The daily French lesson is that which should not be omitted. That children
should learn French orally, by listening to and repeating French words and
phrases; that they should begin so young that the difference of accent does not
strike them, but they repeat the new French word all the same as if it were
English and use it as freely; that they should learn a few - two or three, five
or six - new French words daily, and that, at the same time, the old words
should be kept in use - are points to be considered more fully hereafter: in the
meantime, it is so important to keep tongue and ear familiar with French
vocables, that not a lesson should be omitted. The French lesson may, however,
be made to fit in with the spirit of the other out-of-door occupations; the
half-dozen words may be the parts - leaves, branches, bark, trunk of a tree, or
the colours of the flowers, or the movements of bird, cloud, lamb, child; in
fact, the new French words should be but another form of expression for the
ideas that for the time fill the child's mind.

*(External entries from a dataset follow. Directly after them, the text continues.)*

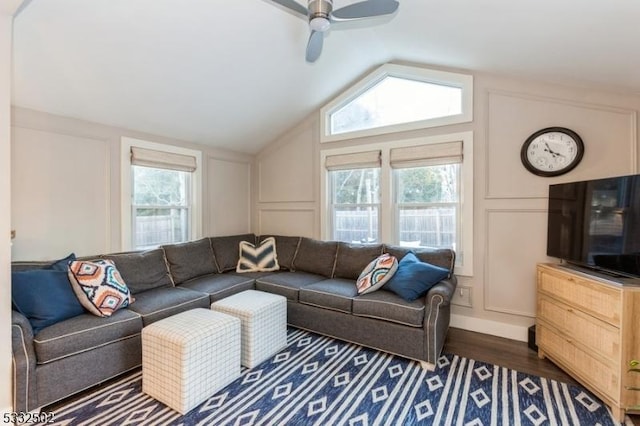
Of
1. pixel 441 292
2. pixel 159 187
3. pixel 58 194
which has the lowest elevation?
pixel 441 292

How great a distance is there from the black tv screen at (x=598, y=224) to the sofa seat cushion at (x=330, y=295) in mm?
1877

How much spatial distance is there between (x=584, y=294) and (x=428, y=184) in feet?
5.84

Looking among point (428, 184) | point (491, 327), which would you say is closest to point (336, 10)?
point (428, 184)

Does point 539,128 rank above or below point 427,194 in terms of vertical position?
above

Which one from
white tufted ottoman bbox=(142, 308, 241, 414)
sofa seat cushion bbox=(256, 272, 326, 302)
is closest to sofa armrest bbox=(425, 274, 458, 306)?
sofa seat cushion bbox=(256, 272, 326, 302)

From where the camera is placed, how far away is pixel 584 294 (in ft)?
7.11

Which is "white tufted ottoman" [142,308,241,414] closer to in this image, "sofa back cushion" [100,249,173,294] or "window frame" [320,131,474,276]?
"sofa back cushion" [100,249,173,294]

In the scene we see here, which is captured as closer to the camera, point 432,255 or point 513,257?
point 513,257

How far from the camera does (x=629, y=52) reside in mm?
2080

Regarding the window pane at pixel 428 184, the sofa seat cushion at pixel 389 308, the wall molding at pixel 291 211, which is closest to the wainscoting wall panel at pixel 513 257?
the window pane at pixel 428 184

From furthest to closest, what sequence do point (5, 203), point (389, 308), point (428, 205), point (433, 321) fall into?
1. point (428, 205)
2. point (389, 308)
3. point (433, 321)
4. point (5, 203)

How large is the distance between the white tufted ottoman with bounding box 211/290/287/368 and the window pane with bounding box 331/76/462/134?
2506 mm

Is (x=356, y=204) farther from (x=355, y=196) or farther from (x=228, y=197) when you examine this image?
(x=228, y=197)

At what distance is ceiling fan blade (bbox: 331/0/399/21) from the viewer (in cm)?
195
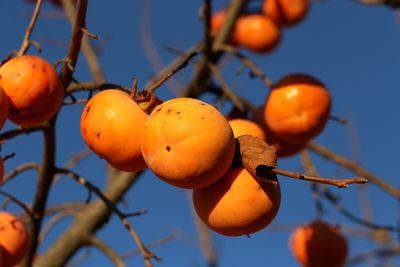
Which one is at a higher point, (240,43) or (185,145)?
(185,145)

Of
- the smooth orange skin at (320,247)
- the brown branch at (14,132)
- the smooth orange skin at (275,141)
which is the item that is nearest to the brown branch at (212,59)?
the smooth orange skin at (275,141)

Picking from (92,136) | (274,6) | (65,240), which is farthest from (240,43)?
(92,136)

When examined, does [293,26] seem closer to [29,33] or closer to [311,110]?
[311,110]

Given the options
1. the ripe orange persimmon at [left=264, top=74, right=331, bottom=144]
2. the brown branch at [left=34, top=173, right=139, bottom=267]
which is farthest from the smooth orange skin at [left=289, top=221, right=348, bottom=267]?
the brown branch at [left=34, top=173, right=139, bottom=267]

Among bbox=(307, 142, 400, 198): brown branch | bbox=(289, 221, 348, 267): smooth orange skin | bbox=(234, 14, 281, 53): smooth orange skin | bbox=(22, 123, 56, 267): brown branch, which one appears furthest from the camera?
bbox=(234, 14, 281, 53): smooth orange skin

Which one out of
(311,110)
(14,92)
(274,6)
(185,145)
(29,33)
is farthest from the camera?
A: (274,6)

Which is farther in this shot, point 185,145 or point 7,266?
point 7,266

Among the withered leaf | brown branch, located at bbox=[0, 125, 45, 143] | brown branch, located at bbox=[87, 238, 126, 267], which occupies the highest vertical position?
the withered leaf

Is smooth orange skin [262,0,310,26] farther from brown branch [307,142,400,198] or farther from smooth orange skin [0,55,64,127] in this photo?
smooth orange skin [0,55,64,127]
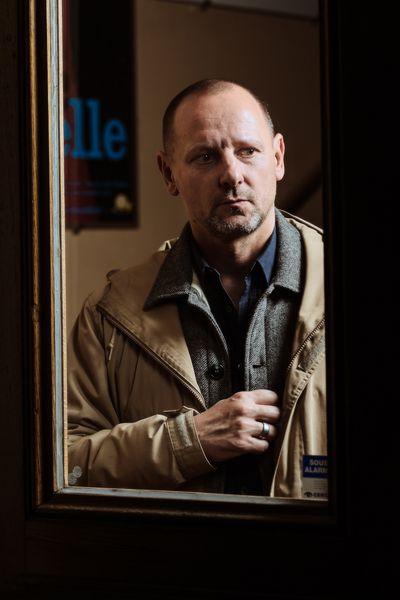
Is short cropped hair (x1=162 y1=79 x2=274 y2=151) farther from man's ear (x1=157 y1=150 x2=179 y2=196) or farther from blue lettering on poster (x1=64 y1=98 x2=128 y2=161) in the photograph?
blue lettering on poster (x1=64 y1=98 x2=128 y2=161)

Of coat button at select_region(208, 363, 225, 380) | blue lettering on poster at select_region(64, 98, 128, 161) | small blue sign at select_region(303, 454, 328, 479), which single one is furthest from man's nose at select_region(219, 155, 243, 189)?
blue lettering on poster at select_region(64, 98, 128, 161)

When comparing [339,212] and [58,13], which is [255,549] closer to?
[339,212]

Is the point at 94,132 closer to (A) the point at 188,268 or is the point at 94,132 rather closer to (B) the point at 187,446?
(A) the point at 188,268

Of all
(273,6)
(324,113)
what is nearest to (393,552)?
(324,113)

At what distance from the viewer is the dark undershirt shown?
0.82 m

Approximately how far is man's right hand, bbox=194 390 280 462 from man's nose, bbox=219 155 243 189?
9.2 inches

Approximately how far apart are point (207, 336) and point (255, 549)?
25cm

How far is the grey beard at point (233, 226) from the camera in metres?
0.84

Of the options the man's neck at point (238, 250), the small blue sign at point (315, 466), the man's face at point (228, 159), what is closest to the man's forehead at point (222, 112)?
the man's face at point (228, 159)

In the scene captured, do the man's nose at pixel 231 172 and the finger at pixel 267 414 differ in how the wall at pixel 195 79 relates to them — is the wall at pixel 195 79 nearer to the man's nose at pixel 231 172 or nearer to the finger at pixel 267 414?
the man's nose at pixel 231 172

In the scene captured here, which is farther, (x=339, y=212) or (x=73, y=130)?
(x=73, y=130)

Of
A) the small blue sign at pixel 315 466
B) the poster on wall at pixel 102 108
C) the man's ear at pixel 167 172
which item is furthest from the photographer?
the poster on wall at pixel 102 108

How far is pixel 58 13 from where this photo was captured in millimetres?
778

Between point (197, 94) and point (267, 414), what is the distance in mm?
372
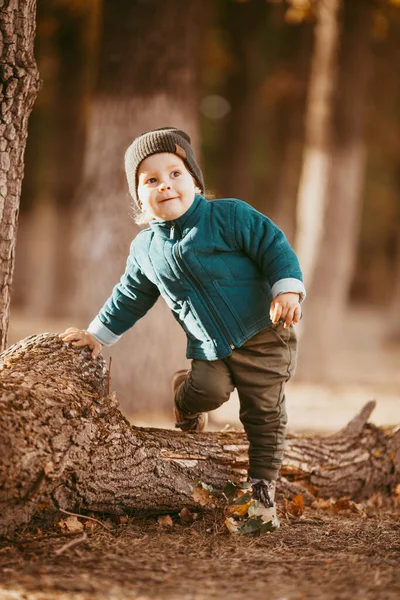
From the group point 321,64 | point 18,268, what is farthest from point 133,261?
point 18,268

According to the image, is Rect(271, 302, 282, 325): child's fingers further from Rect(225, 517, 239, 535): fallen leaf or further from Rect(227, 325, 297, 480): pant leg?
Rect(225, 517, 239, 535): fallen leaf

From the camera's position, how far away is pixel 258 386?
151 inches

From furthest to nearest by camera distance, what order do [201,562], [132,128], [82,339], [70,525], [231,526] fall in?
[132,128], [82,339], [231,526], [70,525], [201,562]

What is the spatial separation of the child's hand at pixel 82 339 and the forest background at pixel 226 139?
1006 mm

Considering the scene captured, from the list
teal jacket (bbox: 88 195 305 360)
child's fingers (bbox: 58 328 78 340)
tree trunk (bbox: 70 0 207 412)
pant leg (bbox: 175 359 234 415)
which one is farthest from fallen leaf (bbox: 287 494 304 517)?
tree trunk (bbox: 70 0 207 412)

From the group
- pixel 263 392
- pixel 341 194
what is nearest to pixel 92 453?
pixel 263 392

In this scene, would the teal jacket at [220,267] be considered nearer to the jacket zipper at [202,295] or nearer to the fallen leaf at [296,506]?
the jacket zipper at [202,295]

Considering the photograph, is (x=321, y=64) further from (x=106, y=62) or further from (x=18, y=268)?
(x=18, y=268)

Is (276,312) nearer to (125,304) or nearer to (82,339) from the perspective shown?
(125,304)

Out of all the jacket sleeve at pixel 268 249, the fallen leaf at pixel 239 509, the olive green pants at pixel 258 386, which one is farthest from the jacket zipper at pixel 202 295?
the fallen leaf at pixel 239 509

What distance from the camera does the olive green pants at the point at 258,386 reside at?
151 inches

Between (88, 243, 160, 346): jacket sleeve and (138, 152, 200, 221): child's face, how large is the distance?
42 centimetres

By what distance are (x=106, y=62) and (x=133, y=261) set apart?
4.01 m

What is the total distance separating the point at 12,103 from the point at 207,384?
68.7 inches
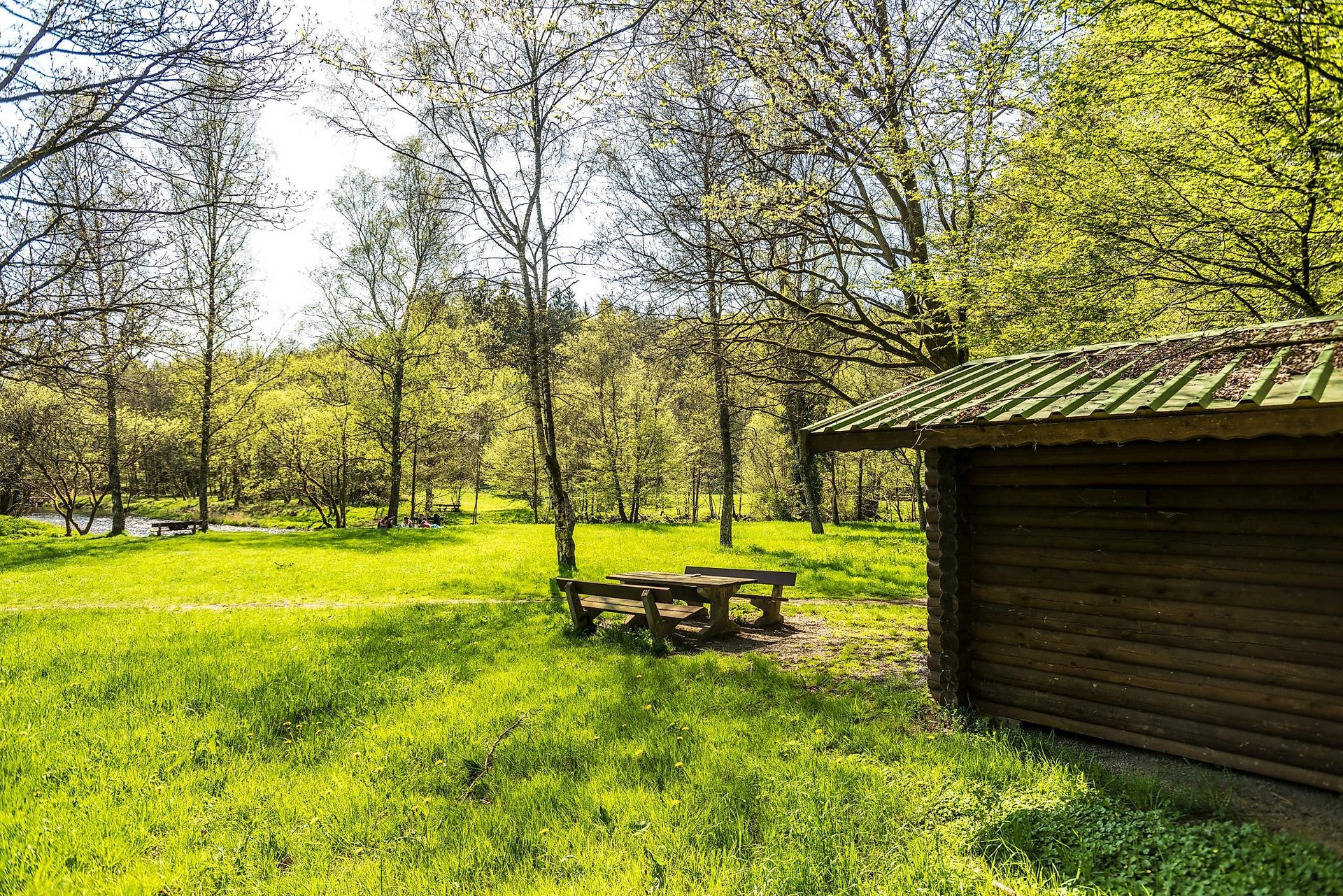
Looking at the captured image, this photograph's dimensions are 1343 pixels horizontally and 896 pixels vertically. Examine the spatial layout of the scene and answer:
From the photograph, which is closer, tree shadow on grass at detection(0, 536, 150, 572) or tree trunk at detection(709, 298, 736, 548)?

We've been teaching Jemimah French in this way since she was a toddler.
We use a variety of media - good French picture books, folk songs and DVD's being among those. One of the most useful has been a series of 'French karaoke' videos of various French childrens songs created by Angelaying and posted on You Tube . We're currently learning Cadet Rouselle - take a look:
Generally it is really difficult to learn the words to a foreign song - I have trouble enough learning the lyrics to English ones - but these little videos with the words down the bottom make this much easier. They're cute too - Jemimah loves them!
Another wonderful You Tube addition to our day was L'alphabet en chantant:
It only took us a week to learn the French alphabet using this one!